The Hobbit: The Desolation of Smaug
Opens Fri., Dec. 13 at Cinerama and other theaters. Rated PG-13. 156 minutes.
As holiday movie titles go, The Desolation of Smaug is a less-than-catchy handle for an evening’s buoyant entertainment. But only to the uninitiated. To the throbbing fan base of The Hobbit, J.R.R. Tolkien’s fun and relatively compact fantasy novel, those words portend sheer fire-breathing awesomeness.
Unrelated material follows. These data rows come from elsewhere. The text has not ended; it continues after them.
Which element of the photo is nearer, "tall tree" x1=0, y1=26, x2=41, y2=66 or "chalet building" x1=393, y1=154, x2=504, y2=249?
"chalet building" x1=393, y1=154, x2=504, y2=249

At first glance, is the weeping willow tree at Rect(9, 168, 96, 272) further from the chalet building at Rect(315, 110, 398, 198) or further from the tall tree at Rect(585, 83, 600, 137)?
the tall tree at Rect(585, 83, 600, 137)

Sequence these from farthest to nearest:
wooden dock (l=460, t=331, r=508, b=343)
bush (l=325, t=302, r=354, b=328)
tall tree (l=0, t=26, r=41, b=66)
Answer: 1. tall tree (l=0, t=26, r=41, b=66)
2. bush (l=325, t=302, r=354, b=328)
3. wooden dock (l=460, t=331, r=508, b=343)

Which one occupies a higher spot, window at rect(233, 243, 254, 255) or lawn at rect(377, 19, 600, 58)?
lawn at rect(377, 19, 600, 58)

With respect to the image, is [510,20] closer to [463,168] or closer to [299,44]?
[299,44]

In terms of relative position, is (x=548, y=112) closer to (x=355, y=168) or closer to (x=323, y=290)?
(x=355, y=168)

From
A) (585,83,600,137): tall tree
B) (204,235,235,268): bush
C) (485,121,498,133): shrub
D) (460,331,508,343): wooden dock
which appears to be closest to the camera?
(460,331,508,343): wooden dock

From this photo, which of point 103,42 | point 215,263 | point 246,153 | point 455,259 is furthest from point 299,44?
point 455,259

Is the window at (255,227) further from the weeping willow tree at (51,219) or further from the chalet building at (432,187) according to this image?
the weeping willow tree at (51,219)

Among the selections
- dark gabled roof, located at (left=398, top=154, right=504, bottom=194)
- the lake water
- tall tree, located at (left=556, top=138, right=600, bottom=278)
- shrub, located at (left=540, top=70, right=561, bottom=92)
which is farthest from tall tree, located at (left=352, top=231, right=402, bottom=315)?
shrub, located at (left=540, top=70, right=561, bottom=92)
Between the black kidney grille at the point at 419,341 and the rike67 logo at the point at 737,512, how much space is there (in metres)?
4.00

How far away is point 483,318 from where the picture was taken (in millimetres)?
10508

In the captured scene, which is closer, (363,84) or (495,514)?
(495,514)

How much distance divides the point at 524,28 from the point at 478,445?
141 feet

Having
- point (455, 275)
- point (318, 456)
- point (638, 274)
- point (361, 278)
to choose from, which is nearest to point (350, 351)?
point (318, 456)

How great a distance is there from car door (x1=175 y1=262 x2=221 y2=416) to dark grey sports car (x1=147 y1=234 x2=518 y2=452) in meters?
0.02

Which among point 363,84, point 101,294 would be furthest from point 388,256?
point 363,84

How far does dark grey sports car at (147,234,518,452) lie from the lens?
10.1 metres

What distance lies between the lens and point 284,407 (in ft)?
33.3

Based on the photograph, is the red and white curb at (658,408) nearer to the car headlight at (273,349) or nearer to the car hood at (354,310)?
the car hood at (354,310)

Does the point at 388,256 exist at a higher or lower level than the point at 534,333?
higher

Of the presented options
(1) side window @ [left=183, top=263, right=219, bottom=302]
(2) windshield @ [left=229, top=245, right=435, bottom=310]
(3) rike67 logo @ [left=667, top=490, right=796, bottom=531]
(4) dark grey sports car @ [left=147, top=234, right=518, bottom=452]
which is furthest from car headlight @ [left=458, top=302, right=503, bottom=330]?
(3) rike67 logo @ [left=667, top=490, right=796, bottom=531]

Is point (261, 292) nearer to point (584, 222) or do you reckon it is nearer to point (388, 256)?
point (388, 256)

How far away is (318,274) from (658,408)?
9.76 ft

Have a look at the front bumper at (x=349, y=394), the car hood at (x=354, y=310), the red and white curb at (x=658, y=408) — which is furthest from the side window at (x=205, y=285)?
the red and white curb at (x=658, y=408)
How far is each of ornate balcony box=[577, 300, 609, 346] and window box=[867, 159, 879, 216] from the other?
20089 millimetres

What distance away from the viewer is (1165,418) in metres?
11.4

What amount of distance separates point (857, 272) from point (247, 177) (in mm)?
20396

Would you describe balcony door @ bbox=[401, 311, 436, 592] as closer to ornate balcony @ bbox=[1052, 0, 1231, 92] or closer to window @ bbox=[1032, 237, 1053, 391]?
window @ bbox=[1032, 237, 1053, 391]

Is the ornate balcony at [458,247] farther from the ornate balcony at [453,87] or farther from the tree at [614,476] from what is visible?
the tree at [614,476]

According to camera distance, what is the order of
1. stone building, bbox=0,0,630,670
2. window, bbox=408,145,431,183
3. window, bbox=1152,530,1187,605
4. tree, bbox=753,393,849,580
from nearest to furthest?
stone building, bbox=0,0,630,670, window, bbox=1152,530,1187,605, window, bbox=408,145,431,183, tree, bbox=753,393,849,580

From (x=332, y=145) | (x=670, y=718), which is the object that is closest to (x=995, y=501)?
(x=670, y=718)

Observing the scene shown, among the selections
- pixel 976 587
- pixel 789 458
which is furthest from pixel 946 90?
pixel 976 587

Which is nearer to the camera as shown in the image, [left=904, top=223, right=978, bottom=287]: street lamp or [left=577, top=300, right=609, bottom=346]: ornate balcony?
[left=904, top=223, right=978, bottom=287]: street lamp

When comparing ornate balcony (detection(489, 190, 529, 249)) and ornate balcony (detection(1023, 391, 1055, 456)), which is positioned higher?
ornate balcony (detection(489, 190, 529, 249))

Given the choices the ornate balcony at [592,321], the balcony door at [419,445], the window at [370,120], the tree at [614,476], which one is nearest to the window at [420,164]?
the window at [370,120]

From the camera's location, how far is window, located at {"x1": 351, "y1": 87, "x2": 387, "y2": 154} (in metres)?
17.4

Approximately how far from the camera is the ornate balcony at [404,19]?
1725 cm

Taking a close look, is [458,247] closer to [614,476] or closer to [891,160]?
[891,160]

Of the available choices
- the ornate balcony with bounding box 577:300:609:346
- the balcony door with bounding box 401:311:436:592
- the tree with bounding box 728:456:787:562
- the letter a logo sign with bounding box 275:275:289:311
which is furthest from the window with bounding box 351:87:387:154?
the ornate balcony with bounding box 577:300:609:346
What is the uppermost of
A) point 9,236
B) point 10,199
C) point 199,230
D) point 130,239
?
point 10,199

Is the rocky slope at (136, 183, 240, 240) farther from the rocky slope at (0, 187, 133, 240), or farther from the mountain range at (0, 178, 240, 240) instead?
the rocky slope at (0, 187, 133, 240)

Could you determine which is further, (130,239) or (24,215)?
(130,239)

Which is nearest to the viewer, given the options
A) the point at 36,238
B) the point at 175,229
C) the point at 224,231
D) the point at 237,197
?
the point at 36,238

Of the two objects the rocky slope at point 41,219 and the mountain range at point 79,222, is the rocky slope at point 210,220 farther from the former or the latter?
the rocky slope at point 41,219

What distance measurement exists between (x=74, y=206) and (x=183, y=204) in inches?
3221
By now you know that The Hobbit has been elongated into three hefty movies by Lord of the Rings director Peter Jackson. Smaug is the middle one, and it improves on last year’s rambling An Unexpected Journey by sticking to a clean, headlong storyline and jettisoning much of Part 1’s juvenile humor. Our hero, Bilbo Baggins (Martin Freeman), is traveling with his crowd of bumptious dwarfs, intent on finding a magical stone inside a mountain crammed with treasure. Wee wrinkle: The mountain is home to a dragon named Smaug (voiced by Benedict Cumberbatch), who likes to emerge periodically from his lair and burn down neighboring Laketown.
This is really the only plot. Wizard leader Gandalf (Ian McKellen) breaks off from the travelers for his own jaunt; elfin archer Legolas (Orlando Bloom) returns to the fray from his LOTR stint; and a new elf character named Tauriel (Evangeline Lilly) provides woman-warrior action. Jackson once again wrote the (rather overly talky) script with Fran Walsh, Phillippa Boyens, and Guillermo del Toro, and they’ve dialed back on the funhouse action just a bit—though one zany escape, involving dwarfs riding barrels down a rushing river, is a glorious blend of Chuck Jones–style cartoony gags and Steven Spielberg’s dream of a Wild Waves park.
The tightened storytelling (even at 156 minutes!) is welcome, and the movie looks cool. From the opening scene of Gandalf conspiring with the presumptive dwarf king Thorin (Richard Armitage) in a grungy pub to the wonderfully tumbledown design of Laketown, Jackson’s eye for epic locations (New Zealand–shot, natch) is right on. I saw the film in conventional 3-D, although in some theaters it’s available in the bizarre high-frame-rate version deployed in An Unexpected Journey. One serious caveat: Jackson misplaces Bilbo Baggins. In the bustle and the rapid-fire close-ups of the dwarfs (you still won’t be able to tell them apart), good old Bilbo is relegated to member-of-the-gang status—but this really is his journey, isn’t it? We miss his solid center, amid all the breathless archery and scar-faced Orcs.
There’s a final bold move by Jackson: the ending. The LOTR episodes and other such multipart franchises generally round off each chapter with some combination of resolution and “What happens next?” Smaug is pure cliffhanger, to be resolved next Christmas. The faithful are unlikely to complain.